Snap Tumbles for First Time Since IPO After Analysts Say Sell

  • Of seven analysts who cover the stock, none recommend buying
  • More glamorous the IPO, more likely for big fall, Needham says

Snap Fizzles as Shares Take a Beating for Second Day

After a euphoric market debut, Snap Inc. shares dropped for the first time in three days and fell below the opening price of $24 on their first day of public trading after analysts began weighing in with their thoughts on the company’s true valuation.

The parent company of disappearing-photo app maker Snapchat priced shares in its initial public offering last Wednesday and they surged 44 percent on the first day of trading. On Friday the stock climbed a further 11 percent. By Monday, five of the seven analysts who cover the company had a sell rating on it while two said hold.

No analyst recommends buying the stock, according to data compiled by Bloomberg. Not all analysts are able to give their opinion on the stock yet, since those who work at banks involved in the IPO are prevented from doing so for a while.

Snap fell 12 percent to $23.77 at the close Monday in New York, valuing the company at about $28 billion.
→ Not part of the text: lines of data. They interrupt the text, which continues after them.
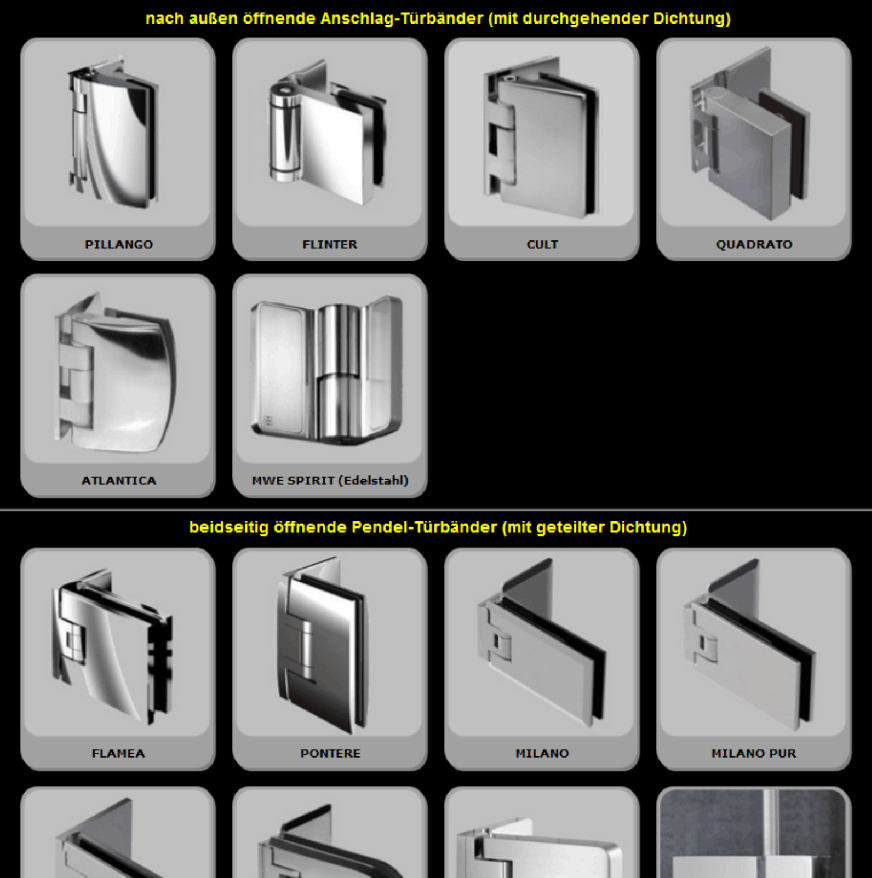 nach außen öffnende Anschlag-Türbänder (mit durchgehender Dichtung)

PILLANGO

FLINTER

CULT

QUADRATO

ATLANTICA

MWE SPIRIT (Edelstahl)

beidseitig öffnende Pendel-Türbänder (mit geteilter Dichtung)

FLAMEA

PONTERE

MILANO

MILANO PUR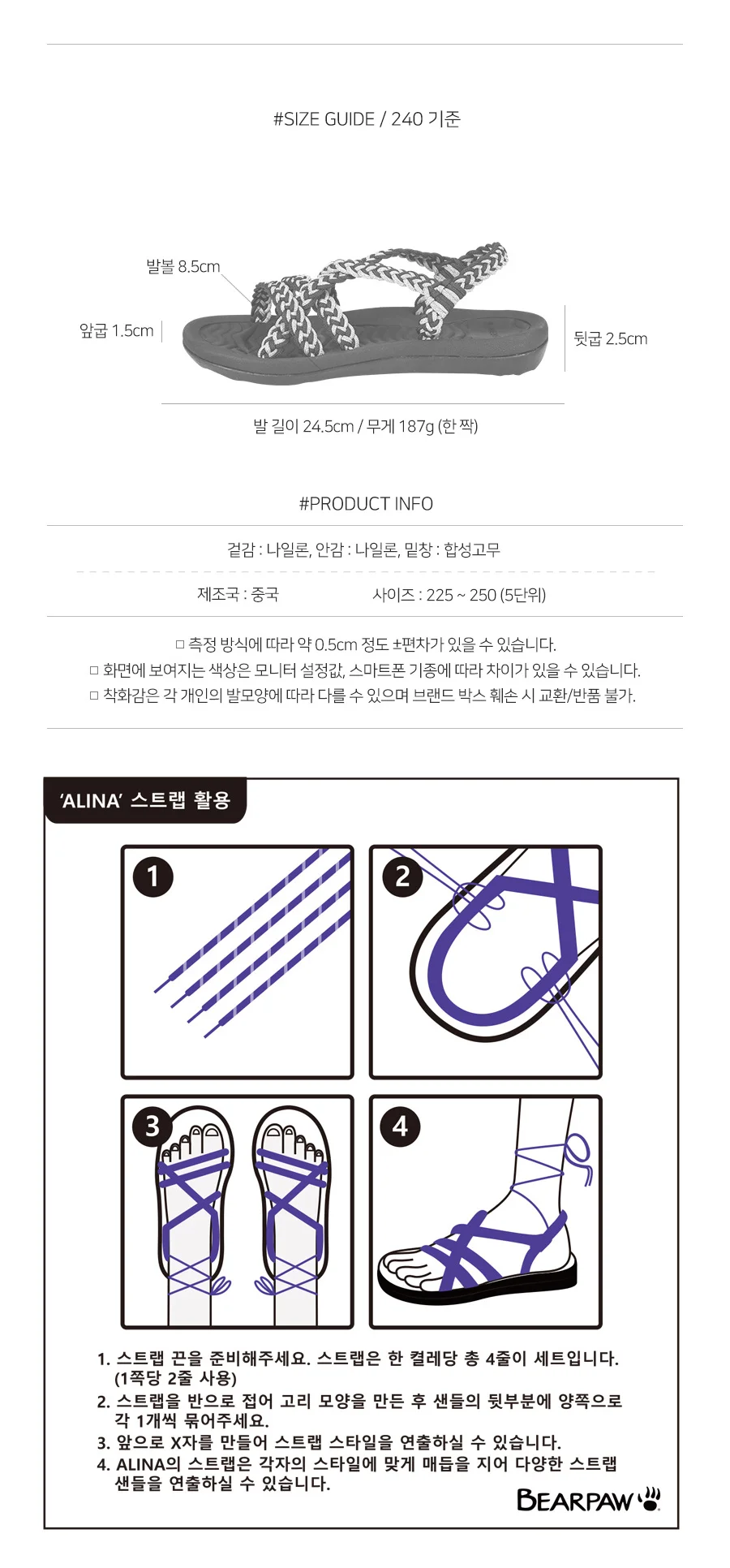 #SIZE GUIDE / 240 기준

발볼 8.5cm

앞굽 1.5cm

뒷굽 2.5cm

발 길이 24.5cm / 무게 187g (한 짝)

#PRODUCT INFO

겉감 : 나일론, 안감 : 나일론, 밑창 : 합성고무

제조국 : 중국

사이즈 : 225 ~ 250 (5단위)

□ 측정 방식에 따라 약 0.5cm 정도 ±편차가 있을 수 있습니다.
□ 화면에 보여지는 색상은 모니터 설정값, 스마트폰 기종에 따라 차이가 있을 수 있습니다.
□ 착화감은 각 개인의 발모양에 따라 다를 수 있으며 브랜드 박스 훼손 시 교환/반품 불가.

'ALINA' 스트랩 활용

1

2

3

4

1. 스트랩 끈을 준비해주세요. 스트랩은 한 켤레당 총 4줄이 세트입니다. (1쪽당 2줄 사용)
2. 스트랩을 반으로 접어 고리 모양을 만든 후 샌들의 뒷부분에 양쪽으로 각 1개씩 묶어주세요.
3. 앞으로 X자를 만들어 스트랩 스타일을 연출하실 수 있습니다.
4. ALINA의 스트랩은 각자의 스타일에 맞게 매듭을 지어 다양한 스트랩 샌들을 연출하실 수 있습니다.

BEARPAW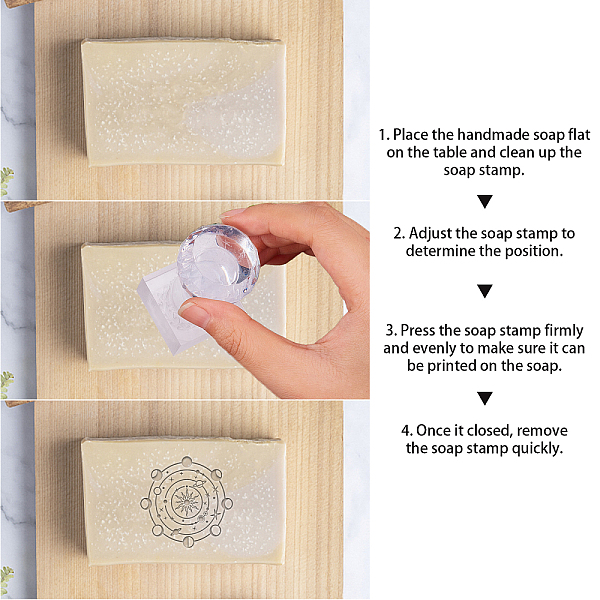 1. Place the handmade soap flat on the table and clean up the soap stamp.

▼

2. Adjust the soap stamp to determine the position.

▼

3. Press the soap stamp firmly and evenly to make sure it can be printed on the soap.

▼

4. Once it closed, remove the soap stamp quickly.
"Academic literature suggests that the sexier and more glamorous a company’s IPO, the more likely it is to be overpriced at its IPO date and to suffer meaningful downwards earnings and valuation revisions in the first eight quarters after it goes public," wrote Laura Martin, an analyst at Needham & Co., in a note to investors. She said Snap’s value is more like $19 to $23 a share.

Martin explains her concerns about Snap Inc.

(Source: Bloomberg)

Snap, which began as a phone app for sending vanishing photos, has been building out its advertising and media business, reminding investors of the early days of Facebook Inc. and Google’s YouTube. But the company is still years away from profitability, with a net loss higher than its revenue. User growth on the app slowed in the fourth quarter, leading to skepticism about how big the company’s advertising business could be.

"We think they are going to be able to monetize and they’ve shown it but we don’t think it’s going to be as effective as the valuation is implying," said Ali Mogharabi, an analyst at Morningstar Inc. With the stock trading at around 32 times this year’s sales, “based on that, it’s overvalued right now.”

He rates the stock sell with a price target of $15.